■ **Data provided**:
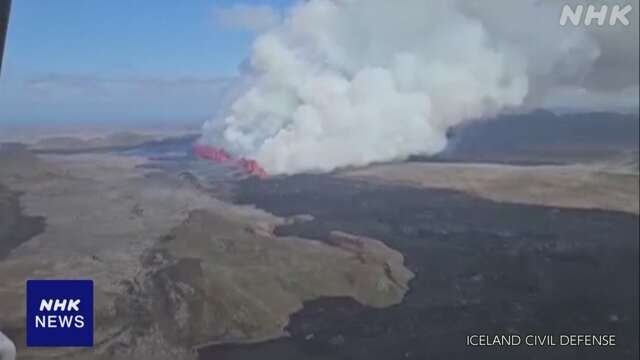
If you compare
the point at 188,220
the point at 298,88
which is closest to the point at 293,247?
the point at 188,220

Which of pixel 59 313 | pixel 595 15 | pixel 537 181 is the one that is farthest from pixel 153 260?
pixel 595 15

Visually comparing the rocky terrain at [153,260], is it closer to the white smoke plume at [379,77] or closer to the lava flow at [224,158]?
the lava flow at [224,158]

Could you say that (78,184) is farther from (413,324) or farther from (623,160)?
(623,160)

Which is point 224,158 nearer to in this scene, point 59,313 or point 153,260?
point 153,260

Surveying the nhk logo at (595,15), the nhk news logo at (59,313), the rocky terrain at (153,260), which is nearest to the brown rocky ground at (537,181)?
the rocky terrain at (153,260)

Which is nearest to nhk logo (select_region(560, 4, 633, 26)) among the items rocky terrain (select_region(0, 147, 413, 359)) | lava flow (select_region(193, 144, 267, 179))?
rocky terrain (select_region(0, 147, 413, 359))

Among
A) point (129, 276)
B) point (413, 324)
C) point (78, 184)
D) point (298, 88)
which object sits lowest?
point (413, 324)

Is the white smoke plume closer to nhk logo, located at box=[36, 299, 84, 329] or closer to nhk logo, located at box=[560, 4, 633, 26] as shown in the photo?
nhk logo, located at box=[560, 4, 633, 26]
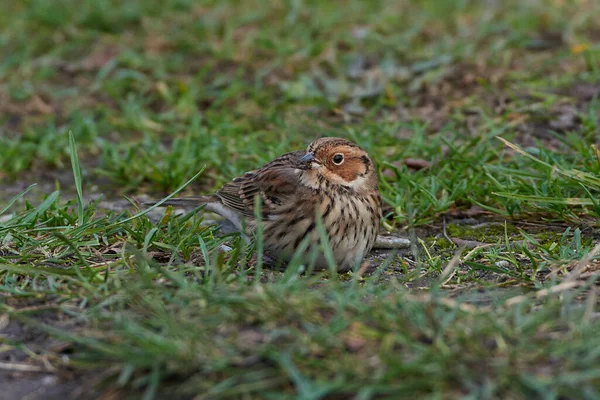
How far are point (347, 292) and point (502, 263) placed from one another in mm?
1540

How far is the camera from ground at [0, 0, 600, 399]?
348cm

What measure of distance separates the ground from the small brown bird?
289mm

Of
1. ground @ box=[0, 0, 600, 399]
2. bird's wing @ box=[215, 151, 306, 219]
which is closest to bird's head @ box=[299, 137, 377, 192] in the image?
bird's wing @ box=[215, 151, 306, 219]

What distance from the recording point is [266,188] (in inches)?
228

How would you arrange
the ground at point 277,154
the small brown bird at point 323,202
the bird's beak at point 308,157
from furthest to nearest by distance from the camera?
the bird's beak at point 308,157, the small brown bird at point 323,202, the ground at point 277,154

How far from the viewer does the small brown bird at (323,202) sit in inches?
211

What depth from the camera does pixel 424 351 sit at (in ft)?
11.2

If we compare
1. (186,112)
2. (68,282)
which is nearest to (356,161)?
(68,282)

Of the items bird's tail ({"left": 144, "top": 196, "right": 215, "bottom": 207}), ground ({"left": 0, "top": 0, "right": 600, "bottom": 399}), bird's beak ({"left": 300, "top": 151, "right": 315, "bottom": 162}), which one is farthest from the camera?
bird's tail ({"left": 144, "top": 196, "right": 215, "bottom": 207})

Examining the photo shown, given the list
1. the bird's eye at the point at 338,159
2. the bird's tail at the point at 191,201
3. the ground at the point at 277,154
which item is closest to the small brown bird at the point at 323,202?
the bird's eye at the point at 338,159

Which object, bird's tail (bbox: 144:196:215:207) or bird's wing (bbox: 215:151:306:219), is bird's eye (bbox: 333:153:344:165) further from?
bird's tail (bbox: 144:196:215:207)

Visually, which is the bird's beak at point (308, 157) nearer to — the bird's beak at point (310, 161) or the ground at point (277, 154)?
the bird's beak at point (310, 161)

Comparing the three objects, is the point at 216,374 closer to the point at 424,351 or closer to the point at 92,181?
the point at 424,351

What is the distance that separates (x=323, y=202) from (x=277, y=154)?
1.59m
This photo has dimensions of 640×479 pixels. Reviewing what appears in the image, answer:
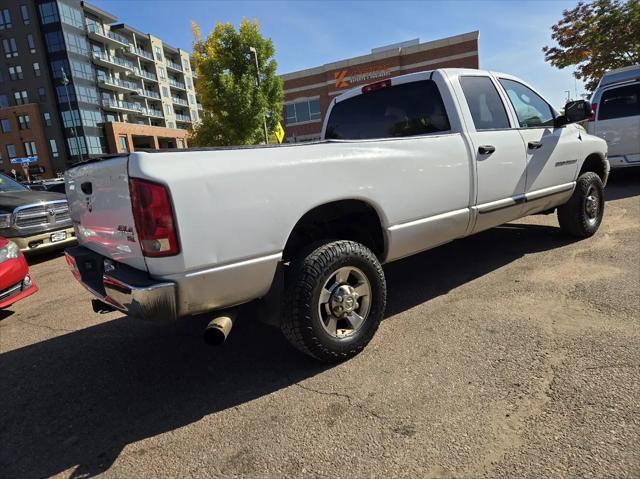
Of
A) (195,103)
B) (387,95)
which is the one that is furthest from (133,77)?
(387,95)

■ **What you need to do**:
Edit the records above by replacing "white smoke plume" with "gray ash cloud" wherever it occurs, and reproduce every record with nothing else changed. Omit the pictures.

■ **Full solution**:
If you compare
the point at 188,220
the point at 298,88
which is closest to the point at 293,247?
the point at 188,220

Which of pixel 59 313 | pixel 595 15 | pixel 537 181 is the one that is farthest from pixel 153 260?
pixel 595 15

Visually comparing the rocky terrain at [153,260], is it closer to the gray ash cloud at [379,77] or closer to the lava flow at [224,158]?
the lava flow at [224,158]

Could you say that (78,184) is farther from (413,324) or farther from (623,160)?
(623,160)

Which is point 224,158 nearer to in this scene, point 59,313 or point 153,260?
point 153,260

Surveying the nhk logo at (595,15), the nhk news logo at (59,313), the rocky terrain at (153,260), which is nearest to the brown rocky ground at (537,181)?
the rocky terrain at (153,260)

Which is nearest to nhk logo (select_region(560, 4, 633, 26)) among the items rocky terrain (select_region(0, 147, 413, 359)) | lava flow (select_region(193, 144, 267, 179))?
rocky terrain (select_region(0, 147, 413, 359))

Among
A) point (129, 276)
B) point (413, 324)
C) point (78, 184)
D) point (298, 88)
which object sits lowest?
point (413, 324)

Is the gray ash cloud closer to nhk logo, located at box=[36, 299, 84, 329] or closer to nhk logo, located at box=[560, 4, 633, 26] as shown in the photo?
nhk logo, located at box=[560, 4, 633, 26]
How far are point (347, 292) and point (502, 263) placed from one another in mm?
1540

How far is the camera from ground at [0, 0, 600, 399]?
348cm

What measure of distance separates the ground from the small brown bird?
289mm

Of
1. ground @ box=[0, 0, 600, 399]
2. bird's wing @ box=[215, 151, 306, 219]
which is closest to bird's head @ box=[299, 137, 377, 192] in the image?
bird's wing @ box=[215, 151, 306, 219]

What distance from the recording point is [266,188] (in inches)?
228

How would you arrange
the ground at point 277,154
the small brown bird at point 323,202
the bird's beak at point 308,157
from furthest to nearest by distance from the camera?
the bird's beak at point 308,157, the small brown bird at point 323,202, the ground at point 277,154

How far from the viewer does the small brown bird at (323,202) sit in inches?
211

What depth from the camera does pixel 424 351 sit at (in ft)?
11.2

If we compare
1. (186,112)
2. (68,282)
which is nearest to (356,161)?
(68,282)

Of the items bird's tail ({"left": 144, "top": 196, "right": 215, "bottom": 207}), ground ({"left": 0, "top": 0, "right": 600, "bottom": 399}), bird's beak ({"left": 300, "top": 151, "right": 315, "bottom": 162}), which one is farthest from the camera?
bird's tail ({"left": 144, "top": 196, "right": 215, "bottom": 207})

Examining the photo shown, given the list
1. the bird's eye at the point at 338,159
2. the bird's tail at the point at 191,201
3. the ground at the point at 277,154
which item is closest to the small brown bird at the point at 323,202?
the bird's eye at the point at 338,159

Which object, bird's tail (bbox: 144:196:215:207) or bird's wing (bbox: 215:151:306:219), is bird's eye (bbox: 333:153:344:165) further from?
bird's tail (bbox: 144:196:215:207)

Visually, which is the bird's beak at point (308, 157) nearer to — the bird's beak at point (310, 161) or the ground at point (277, 154)?
the bird's beak at point (310, 161)

Comparing the three objects, is the point at 216,374 closer to the point at 424,351 or closer to the point at 92,181?
the point at 424,351

What is the distance that separates (x=323, y=202) from (x=277, y=154)?
1.59m
This photo has dimensions of 640×479 pixels. Reviewing what appears in the image, answer:
Of
A) (195,103)
B) (387,95)
which is the one that is furthest from (133,77)?
(387,95)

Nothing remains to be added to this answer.